CIT v. R.D. Bhambani (Bom HC) — partial dependency suffices if the disabled person is 'mainly' dependant (not 'wholly'); fact-driven test. PCIT v. Smt. Renu Sharma (Del HC) — for HUF claimants, the disabled member must be a 'member of HUF' under Hindu Law principles — adopted children qualify. ITAT (various) — Form 10-IA must be filed WITH return; subsequent filing during scrutiny is curable but invites AO discretion. ITAT Mumbai — for sub-s. (4) reversal cases, the year of 'receipt' triggers tax — even if scheme-payout reaches assessee in instalments. CIT v. Smt. Pravin Verma (Del HC) — pre-FA 2022 — sub-s. (5) carve-out applied prospectively; pre-2022 reversals subject to old reversal regime.

PLANNING NOTES

(I) DEDUCTION-PATHWAY ELECTION: (i) For most assessees with ongoing medical / training expenses for disabled dependant, sub-s. (1)(a) (expenditure-pathway) is straightforward — flat ₹ 75K / ₹ 1.25L deduction independent of actual amount spent. (ii) For assessees wishing to create financial security for severely-disabled dependant beyond their own lifetime, sub-s. (1)(b) (LIC scheme) enables both deduction AND long-term care funding. Especially relevant for parents of severely-disabled children. (II) DOCUMENTATION: (iii) Form 10-IA medical certificate — TRACK EXPIRY annually. Renewal certificate before any return-filing where deduction claimed. (iv) For severe-disability claim, ensure certificate expressly mentions ≥ 80% disability quantum (not merely 'severe'). (v) Retain bills / receipts for medical / training expenditure even though deduction is flat — useful in scrutiny defence. (III) FAMILY TAX OPTIMIZATION: (vi) For families with multiple earners, allocate the s. 127 claim to the highest-marginal-rate earner (parent vs. spouse) for maximum tax-saving. (vii) HUF-route: for joint families with disabled member, HUF can claim s. 127 if disabled member is HUF coparcener and HUF-funded the expenditure. (IV) LIC-SCHEME STRUCTURING: (viii) For sub-s. (1)(b), select schemes that satisfy sub-s. (2)(a)(i) [death-trigger] OR (2)(a)(ii) [age-60+-discontinuation] AND (2)(b) [nomination via dependant / trust]. (ix) Trust-nomination is preferred for: (a) severely-disabled dependants who cannot manage funds; (b) multi-generational arrangements; (c) tax-efficient post-assessee distribution. (x) LIC's Jeevan Aadhar / Jeevan Vishwas plans are commonly used; verify CG-Board-approval status for current FY. (V) MUTUAL-EXCLUSION WITH s. 154: (xi) For adult disabled dependants who file own returns, model: - s. 154 in own return: ₹ 75K / ₹ 1.25L from own GTI; - s. 127 in parent's return: ₹ 75K / ₹ 1.25L from parent's GTI. Choose higher-marginal-rate option. (VI) NEW-REGIME CONSIDERATION: (xii) s. 127 forfeits in NEW regime (s. 195) — in deciding regime-choice annually, factor in s. 127 deduction value. (xiii) For families with severely-disabled dependant + significant other deductions (s. 123 / 124 / 126), OLD regime typically advantageous.

CROSS-REFERENCES

  • Section 154 — Own-disability deduction (s. 80U successor; mutually exclusive with s. 127).
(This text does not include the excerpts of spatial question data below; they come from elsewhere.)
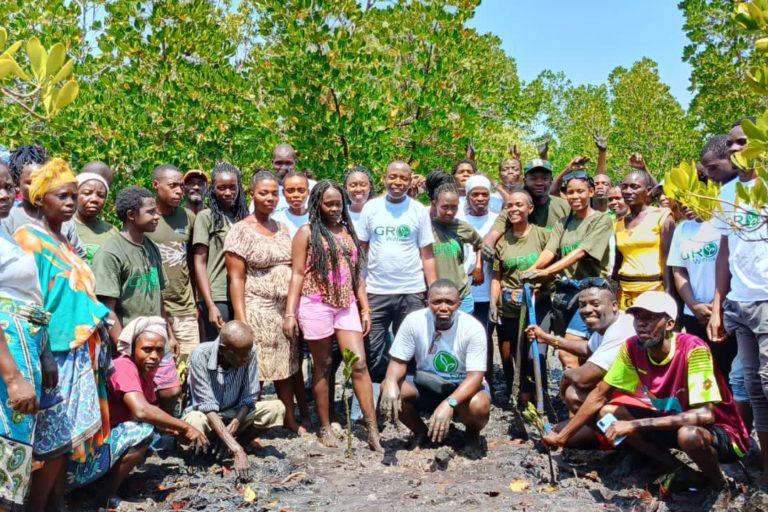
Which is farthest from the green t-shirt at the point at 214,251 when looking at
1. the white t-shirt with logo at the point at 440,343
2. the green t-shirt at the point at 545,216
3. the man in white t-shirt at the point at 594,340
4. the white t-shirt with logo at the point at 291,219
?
the man in white t-shirt at the point at 594,340

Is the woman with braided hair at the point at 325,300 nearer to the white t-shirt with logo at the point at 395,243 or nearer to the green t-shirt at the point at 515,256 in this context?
the white t-shirt with logo at the point at 395,243

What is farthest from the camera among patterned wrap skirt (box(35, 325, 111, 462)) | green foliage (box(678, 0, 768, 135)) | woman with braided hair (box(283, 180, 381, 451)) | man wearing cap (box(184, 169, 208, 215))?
green foliage (box(678, 0, 768, 135))

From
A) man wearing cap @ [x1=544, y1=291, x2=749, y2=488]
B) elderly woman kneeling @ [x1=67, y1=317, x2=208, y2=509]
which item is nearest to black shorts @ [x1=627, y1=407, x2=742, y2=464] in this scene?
man wearing cap @ [x1=544, y1=291, x2=749, y2=488]

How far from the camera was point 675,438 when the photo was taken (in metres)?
4.41

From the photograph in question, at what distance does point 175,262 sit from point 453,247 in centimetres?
215

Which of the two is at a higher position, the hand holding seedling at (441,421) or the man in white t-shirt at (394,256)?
the man in white t-shirt at (394,256)

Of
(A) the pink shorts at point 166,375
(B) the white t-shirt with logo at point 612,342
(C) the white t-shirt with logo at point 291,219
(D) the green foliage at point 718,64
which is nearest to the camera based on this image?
(B) the white t-shirt with logo at point 612,342

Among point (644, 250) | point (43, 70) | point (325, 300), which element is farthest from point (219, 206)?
point (43, 70)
  • Section 128 — Medical-treatment of specified-disease (separate / non-exclusive).
  • Section 263 — Return-filing (Form 10-IA filing requirement).
  • Section 195 — New regime (s. 127 unavailable).
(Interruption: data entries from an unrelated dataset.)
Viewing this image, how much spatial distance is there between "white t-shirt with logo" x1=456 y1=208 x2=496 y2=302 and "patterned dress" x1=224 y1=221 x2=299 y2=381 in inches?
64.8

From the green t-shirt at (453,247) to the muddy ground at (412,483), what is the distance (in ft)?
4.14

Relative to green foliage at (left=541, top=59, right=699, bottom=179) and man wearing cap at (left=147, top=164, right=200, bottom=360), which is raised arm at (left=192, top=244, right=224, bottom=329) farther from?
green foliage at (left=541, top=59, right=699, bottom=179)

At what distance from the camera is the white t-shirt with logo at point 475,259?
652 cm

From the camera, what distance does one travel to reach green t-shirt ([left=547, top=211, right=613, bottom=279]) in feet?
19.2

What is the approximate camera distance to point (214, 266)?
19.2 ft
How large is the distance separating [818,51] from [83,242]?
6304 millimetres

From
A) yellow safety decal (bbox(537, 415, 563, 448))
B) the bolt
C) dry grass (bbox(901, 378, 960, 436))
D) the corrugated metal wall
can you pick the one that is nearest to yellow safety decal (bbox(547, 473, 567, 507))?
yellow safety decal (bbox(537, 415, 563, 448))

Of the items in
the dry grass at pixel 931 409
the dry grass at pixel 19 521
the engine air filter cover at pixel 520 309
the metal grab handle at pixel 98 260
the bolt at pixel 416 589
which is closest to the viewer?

  • Persons with Disabilities Act, 1995 — ss. 2(i), 2(p), 2(t), 56(4).
  • Rights of Persons with Disabilities Act, 2016 — expanded disability list.
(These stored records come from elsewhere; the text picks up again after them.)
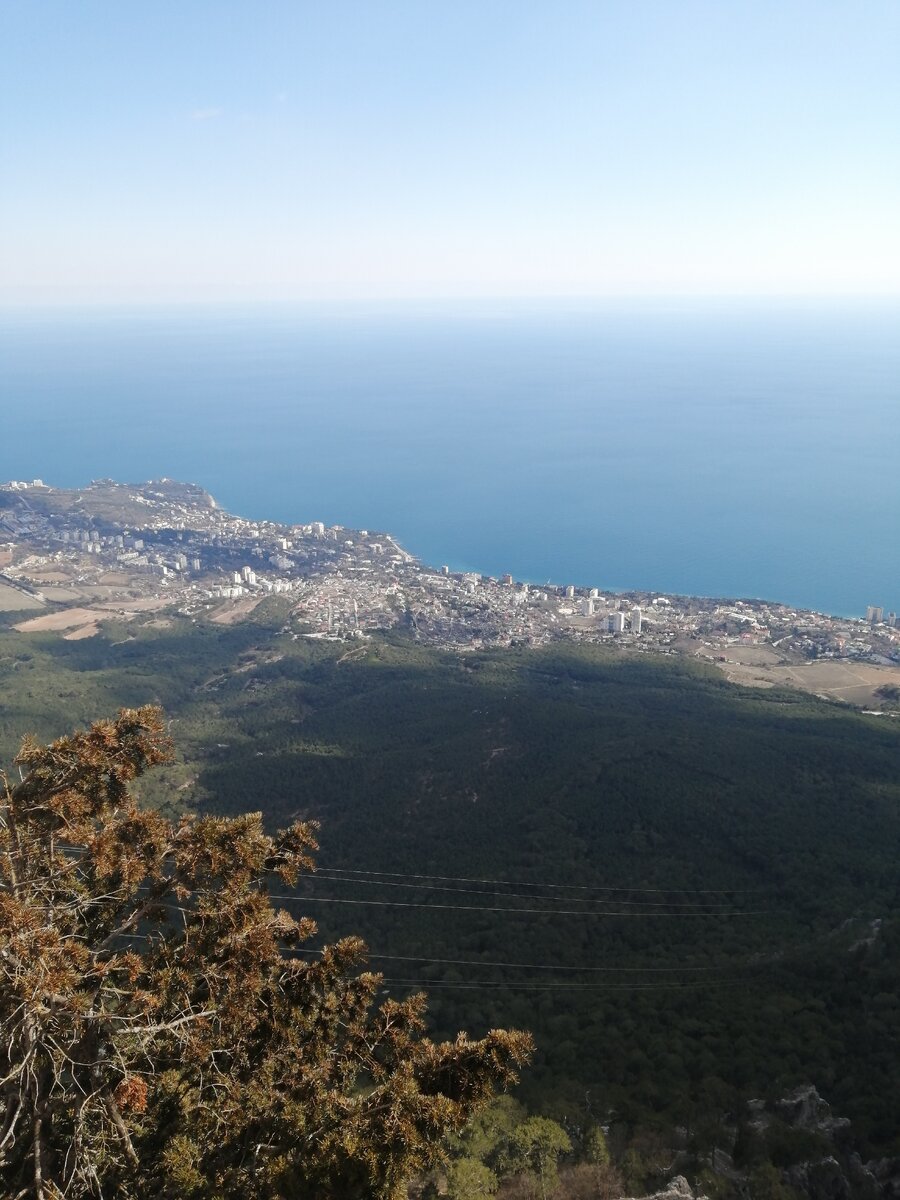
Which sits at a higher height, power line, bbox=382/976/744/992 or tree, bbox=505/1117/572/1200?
tree, bbox=505/1117/572/1200

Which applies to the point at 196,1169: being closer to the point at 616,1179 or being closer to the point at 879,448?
the point at 616,1179

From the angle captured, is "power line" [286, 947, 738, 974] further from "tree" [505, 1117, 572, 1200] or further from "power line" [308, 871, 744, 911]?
"tree" [505, 1117, 572, 1200]

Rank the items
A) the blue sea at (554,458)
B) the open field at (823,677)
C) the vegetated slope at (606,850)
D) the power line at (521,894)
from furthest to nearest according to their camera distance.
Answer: the blue sea at (554,458) < the open field at (823,677) < the power line at (521,894) < the vegetated slope at (606,850)

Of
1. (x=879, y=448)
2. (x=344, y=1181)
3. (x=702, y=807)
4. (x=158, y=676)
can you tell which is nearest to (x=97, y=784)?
(x=344, y=1181)

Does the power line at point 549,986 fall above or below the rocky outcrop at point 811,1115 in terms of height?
below

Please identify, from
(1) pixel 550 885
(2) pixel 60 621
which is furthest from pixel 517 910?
(2) pixel 60 621

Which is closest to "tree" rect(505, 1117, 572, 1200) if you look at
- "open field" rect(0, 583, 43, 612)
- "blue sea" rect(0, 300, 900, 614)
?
"open field" rect(0, 583, 43, 612)

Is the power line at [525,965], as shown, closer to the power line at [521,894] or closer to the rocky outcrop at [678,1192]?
the power line at [521,894]

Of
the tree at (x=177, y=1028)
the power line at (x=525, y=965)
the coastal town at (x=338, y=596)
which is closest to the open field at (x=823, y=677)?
the coastal town at (x=338, y=596)
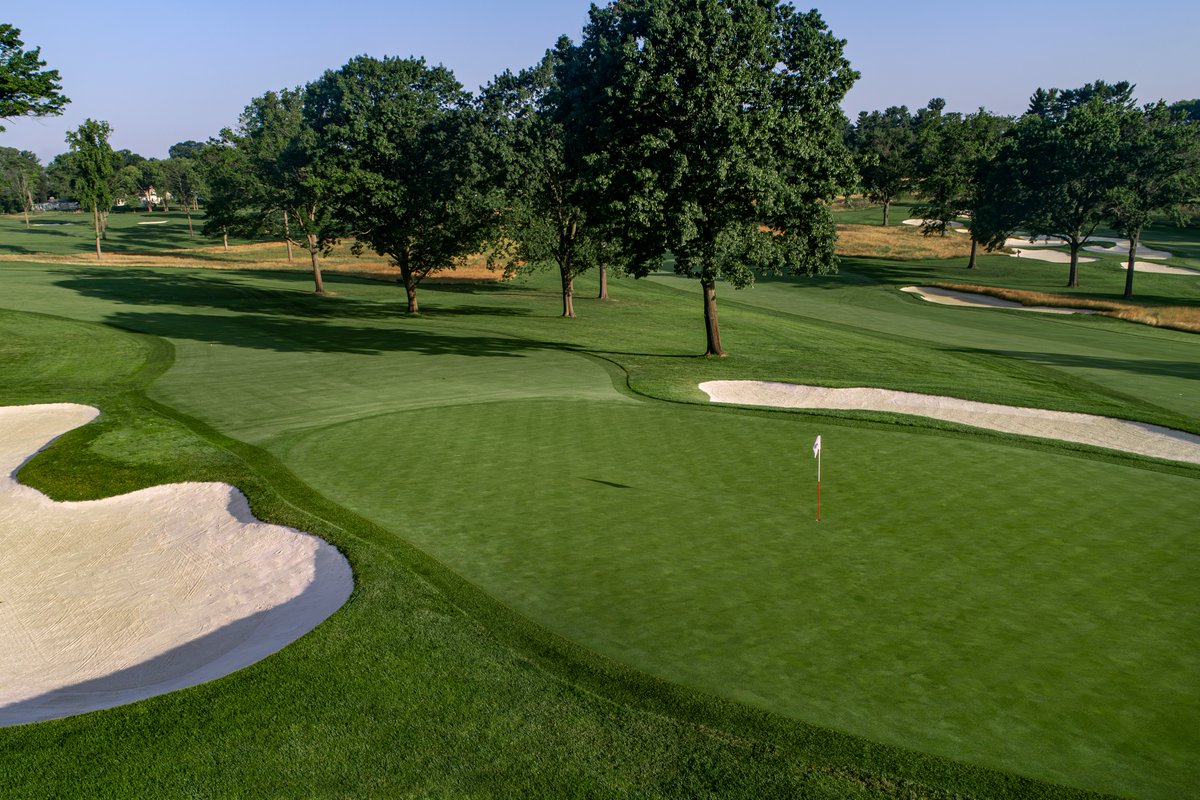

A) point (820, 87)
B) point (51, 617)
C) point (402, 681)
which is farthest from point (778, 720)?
point (820, 87)

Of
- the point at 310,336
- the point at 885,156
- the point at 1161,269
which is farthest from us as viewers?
the point at 885,156

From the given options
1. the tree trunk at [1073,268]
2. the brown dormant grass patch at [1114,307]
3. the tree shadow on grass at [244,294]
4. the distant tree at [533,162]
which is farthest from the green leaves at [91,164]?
the tree trunk at [1073,268]

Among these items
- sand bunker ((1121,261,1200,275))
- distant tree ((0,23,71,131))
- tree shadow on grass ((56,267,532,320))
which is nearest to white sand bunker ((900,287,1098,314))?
sand bunker ((1121,261,1200,275))

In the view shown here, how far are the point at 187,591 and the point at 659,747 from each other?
8.57 m

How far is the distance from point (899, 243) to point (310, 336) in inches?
2723

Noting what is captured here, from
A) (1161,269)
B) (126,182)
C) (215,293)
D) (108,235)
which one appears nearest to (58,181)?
(126,182)

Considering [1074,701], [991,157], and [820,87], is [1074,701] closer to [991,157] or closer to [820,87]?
[820,87]

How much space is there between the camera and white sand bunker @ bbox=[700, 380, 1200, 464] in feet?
67.4

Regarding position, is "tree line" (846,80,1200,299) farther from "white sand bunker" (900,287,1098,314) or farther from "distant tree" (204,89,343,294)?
"distant tree" (204,89,343,294)

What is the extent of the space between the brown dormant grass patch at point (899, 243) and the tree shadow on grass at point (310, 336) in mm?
52288

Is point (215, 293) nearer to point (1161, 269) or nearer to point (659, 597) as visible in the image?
point (659, 597)

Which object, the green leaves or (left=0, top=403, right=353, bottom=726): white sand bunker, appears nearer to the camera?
(left=0, top=403, right=353, bottom=726): white sand bunker

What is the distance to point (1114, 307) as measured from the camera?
5184 centimetres

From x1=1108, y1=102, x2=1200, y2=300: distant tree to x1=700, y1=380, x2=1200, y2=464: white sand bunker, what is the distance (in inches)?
1703
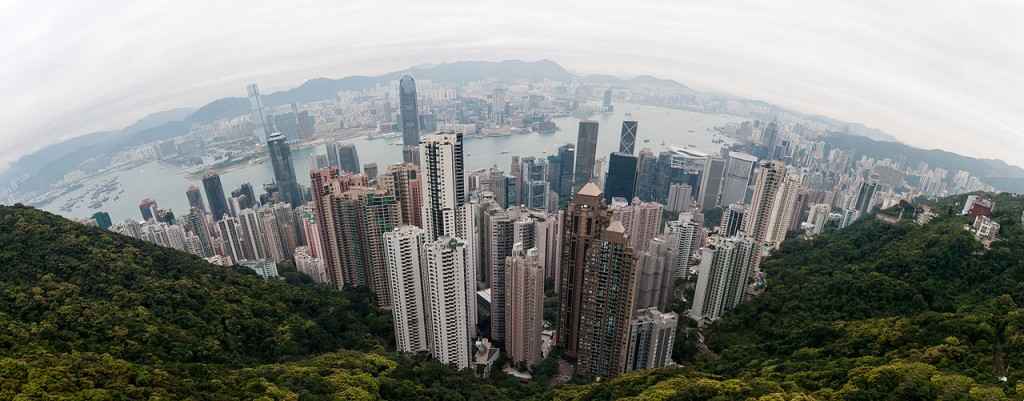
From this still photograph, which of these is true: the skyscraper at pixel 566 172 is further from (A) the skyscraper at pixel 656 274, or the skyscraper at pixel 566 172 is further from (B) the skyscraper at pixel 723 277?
(B) the skyscraper at pixel 723 277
  • National Trust for Welfare of Persons with Autism, Cerebral Palsy, Mental Retardation and Multiple Disabilities Act, 1999 — ss. 2(a), 2(c), 2(h), 2(j), 2(o).
  • LIC Act, 1956.
  • UTI Repeal Act, 2002 — ss. 2(a), 2(h).
  • Form 10-IA — Medical authority certificate.
  • Income-tax Rules, 2026 — Rule 11A-equivalent.